Created on 01-14-2016 10:23 AM - edited 09-16-2022 02:57 AM
Hello
system: centos 6.6
Hadoop 2.5.0-cdh5.3.0
impalad version 2.1.0
java version "1.8.0_11"
Running a imple query on impala-shell I get the following error:
Connected to n1:21000
Query: select key from auth limit 4
Query finished, fetching results ...
Error communicating with impalad: TSocket read 0 bytes
Could not execute command: select key from auth limit 4
The query is quite simple but the dataset is quite big.
impala log file reports the following error:
==> impalad.INFO <==
#
# A fatal error has been detected by the Java Runtime Environment:
#
# SIGSEGV (0xb) at pc=0x00007f7ccbc94d20, pid=19181, tid=140170971166464
#
# JRE version: Java(TM) SE Runtime Environment (8.0_11-b12) (build 1.8.0_11-b12)
# Java VM: Java HotSpot(TM) 64-Bit Server VM (25.11-b03 mixed mode linux-amd64 compressed oops)
# Problematic frame:
# C [libc.so.6+0x89d20] memcpy+0x3c0
#
# Failed to write core dump. Core dumps have been disabled. To enable core dumping, try "ulimit -c unlimited" before starting Java again
#
# An error report file with more information is saved as:
# /var/run/cloudera-scm-agent/process/8600-impala-IMPALAD/hs_err_pid19181.log
#
# If you would like to submit a bug report, please visit:
# http://bugreport.sun.com/bugreport/crash.jsp
#
Doen anyone have any idea on how to solve thi error?
Thanks
Created 01-18-2016 09:27 AM
If you can switch to Parquet, that's probably the best solution: it's generally the most performant file format for reading and produces the smallest file sizes. If for some reason you need to stick with text, the uncompressed data size needs to be < 1GB per file.
Created 01-14-2016 10:29 AM
It would be helpful if you had the hs_err_pid*.log file that is mentioned in the error message.
What format is the auth table? Is there anything notable about the data? E.g. large strings.
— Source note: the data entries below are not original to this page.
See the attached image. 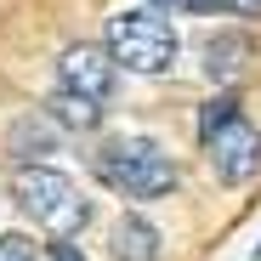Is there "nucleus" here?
<instances>
[{
    "instance_id": "nucleus-12",
    "label": "nucleus",
    "mask_w": 261,
    "mask_h": 261,
    "mask_svg": "<svg viewBox=\"0 0 261 261\" xmlns=\"http://www.w3.org/2000/svg\"><path fill=\"white\" fill-rule=\"evenodd\" d=\"M153 6H165V12H210V0H153Z\"/></svg>"
},
{
    "instance_id": "nucleus-8",
    "label": "nucleus",
    "mask_w": 261,
    "mask_h": 261,
    "mask_svg": "<svg viewBox=\"0 0 261 261\" xmlns=\"http://www.w3.org/2000/svg\"><path fill=\"white\" fill-rule=\"evenodd\" d=\"M244 63H250V40H244V34H210V40H204V74H210L216 85L239 80Z\"/></svg>"
},
{
    "instance_id": "nucleus-1",
    "label": "nucleus",
    "mask_w": 261,
    "mask_h": 261,
    "mask_svg": "<svg viewBox=\"0 0 261 261\" xmlns=\"http://www.w3.org/2000/svg\"><path fill=\"white\" fill-rule=\"evenodd\" d=\"M199 142L222 188H244L261 176V130L239 114V97H210L199 114Z\"/></svg>"
},
{
    "instance_id": "nucleus-6",
    "label": "nucleus",
    "mask_w": 261,
    "mask_h": 261,
    "mask_svg": "<svg viewBox=\"0 0 261 261\" xmlns=\"http://www.w3.org/2000/svg\"><path fill=\"white\" fill-rule=\"evenodd\" d=\"M6 153H12L17 165H40L46 153H57V125H51V114H29V119H17L12 137H6Z\"/></svg>"
},
{
    "instance_id": "nucleus-4",
    "label": "nucleus",
    "mask_w": 261,
    "mask_h": 261,
    "mask_svg": "<svg viewBox=\"0 0 261 261\" xmlns=\"http://www.w3.org/2000/svg\"><path fill=\"white\" fill-rule=\"evenodd\" d=\"M102 46H108V57H114L119 68H130V74H165L170 63L182 57L176 29H170L159 12H142V6H137V12H114Z\"/></svg>"
},
{
    "instance_id": "nucleus-13",
    "label": "nucleus",
    "mask_w": 261,
    "mask_h": 261,
    "mask_svg": "<svg viewBox=\"0 0 261 261\" xmlns=\"http://www.w3.org/2000/svg\"><path fill=\"white\" fill-rule=\"evenodd\" d=\"M51 261H85V255H80L68 239H57V244H51Z\"/></svg>"
},
{
    "instance_id": "nucleus-14",
    "label": "nucleus",
    "mask_w": 261,
    "mask_h": 261,
    "mask_svg": "<svg viewBox=\"0 0 261 261\" xmlns=\"http://www.w3.org/2000/svg\"><path fill=\"white\" fill-rule=\"evenodd\" d=\"M255 261H261V244H255Z\"/></svg>"
},
{
    "instance_id": "nucleus-11",
    "label": "nucleus",
    "mask_w": 261,
    "mask_h": 261,
    "mask_svg": "<svg viewBox=\"0 0 261 261\" xmlns=\"http://www.w3.org/2000/svg\"><path fill=\"white\" fill-rule=\"evenodd\" d=\"M216 12H233V17H261V0H210Z\"/></svg>"
},
{
    "instance_id": "nucleus-5",
    "label": "nucleus",
    "mask_w": 261,
    "mask_h": 261,
    "mask_svg": "<svg viewBox=\"0 0 261 261\" xmlns=\"http://www.w3.org/2000/svg\"><path fill=\"white\" fill-rule=\"evenodd\" d=\"M57 85L108 108L114 91H119V63L108 57V46H85V40H80V46H68L63 63H57Z\"/></svg>"
},
{
    "instance_id": "nucleus-2",
    "label": "nucleus",
    "mask_w": 261,
    "mask_h": 261,
    "mask_svg": "<svg viewBox=\"0 0 261 261\" xmlns=\"http://www.w3.org/2000/svg\"><path fill=\"white\" fill-rule=\"evenodd\" d=\"M97 182L119 199H165L176 188V159H170L153 137H114L91 153Z\"/></svg>"
},
{
    "instance_id": "nucleus-7",
    "label": "nucleus",
    "mask_w": 261,
    "mask_h": 261,
    "mask_svg": "<svg viewBox=\"0 0 261 261\" xmlns=\"http://www.w3.org/2000/svg\"><path fill=\"white\" fill-rule=\"evenodd\" d=\"M108 244H114V261H159V227L142 216H119Z\"/></svg>"
},
{
    "instance_id": "nucleus-3",
    "label": "nucleus",
    "mask_w": 261,
    "mask_h": 261,
    "mask_svg": "<svg viewBox=\"0 0 261 261\" xmlns=\"http://www.w3.org/2000/svg\"><path fill=\"white\" fill-rule=\"evenodd\" d=\"M12 199H17L23 216H34L51 239H80L85 222H91V204H85L80 188L63 176V170H51V165H23Z\"/></svg>"
},
{
    "instance_id": "nucleus-10",
    "label": "nucleus",
    "mask_w": 261,
    "mask_h": 261,
    "mask_svg": "<svg viewBox=\"0 0 261 261\" xmlns=\"http://www.w3.org/2000/svg\"><path fill=\"white\" fill-rule=\"evenodd\" d=\"M0 261H40V250L23 233H0Z\"/></svg>"
},
{
    "instance_id": "nucleus-9",
    "label": "nucleus",
    "mask_w": 261,
    "mask_h": 261,
    "mask_svg": "<svg viewBox=\"0 0 261 261\" xmlns=\"http://www.w3.org/2000/svg\"><path fill=\"white\" fill-rule=\"evenodd\" d=\"M51 125H68V130H97L102 125V102H91V97H74V91H63L57 85V97H51Z\"/></svg>"
}]
</instances>
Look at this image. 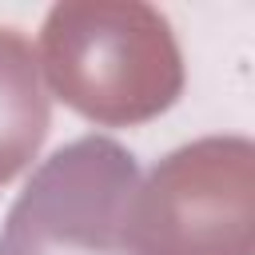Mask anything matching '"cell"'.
I'll use <instances>...</instances> for the list:
<instances>
[{"label":"cell","instance_id":"cell-1","mask_svg":"<svg viewBox=\"0 0 255 255\" xmlns=\"http://www.w3.org/2000/svg\"><path fill=\"white\" fill-rule=\"evenodd\" d=\"M44 88L92 124L163 116L183 92V56L167 16L143 0H64L40 28Z\"/></svg>","mask_w":255,"mask_h":255},{"label":"cell","instance_id":"cell-2","mask_svg":"<svg viewBox=\"0 0 255 255\" xmlns=\"http://www.w3.org/2000/svg\"><path fill=\"white\" fill-rule=\"evenodd\" d=\"M124 239L131 255H251V139L207 135L163 155L128 199Z\"/></svg>","mask_w":255,"mask_h":255},{"label":"cell","instance_id":"cell-3","mask_svg":"<svg viewBox=\"0 0 255 255\" xmlns=\"http://www.w3.org/2000/svg\"><path fill=\"white\" fill-rule=\"evenodd\" d=\"M139 167L108 135H84L52 151L16 195L0 255H131L124 239Z\"/></svg>","mask_w":255,"mask_h":255},{"label":"cell","instance_id":"cell-4","mask_svg":"<svg viewBox=\"0 0 255 255\" xmlns=\"http://www.w3.org/2000/svg\"><path fill=\"white\" fill-rule=\"evenodd\" d=\"M52 128V96L40 56L16 28H0V187L12 183L40 151Z\"/></svg>","mask_w":255,"mask_h":255}]
</instances>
Created 01-14-2016 11:09 AM
Hello Tim,
Here is the link for the file:
https://drive.google.com/file/d/0B1h4gv1ES8DeOVJyR1BMZHYwNHM/view?usp=sharing
The table is stored in text format and the result should be a siries of integers
Hope this helps (I'm kind of new to haddop)
Thanks
Created 01-14-2016 02:42 PM
If the table is a large compressed text file, you're probably running into this issue: https://issues.cloudera.org/browse/IMPALA-2249 . We have a fix in newer versions of Impala to prevent the crash, but we don't support compressed text files of > 1GB for some compressed text file formats.
Created 01-18-2016 08:19 AM
Hello Tim,
Thanks.
We've actually confirmed that the datasets are compressed text files.
What would you recomend? Converting the text datasets to parquet? is this possible?
Again thanks for all your help.
Best regards,
Pedro Silva
Created 01-18-2016 09:27 AM
If you can switch to Parquet, that's probably the best solution: it's generally the most performant file format for reading and produces the smallest file sizes. If for some reason you need to stick with text, the uncompressed data size needs to be < 1GB per file.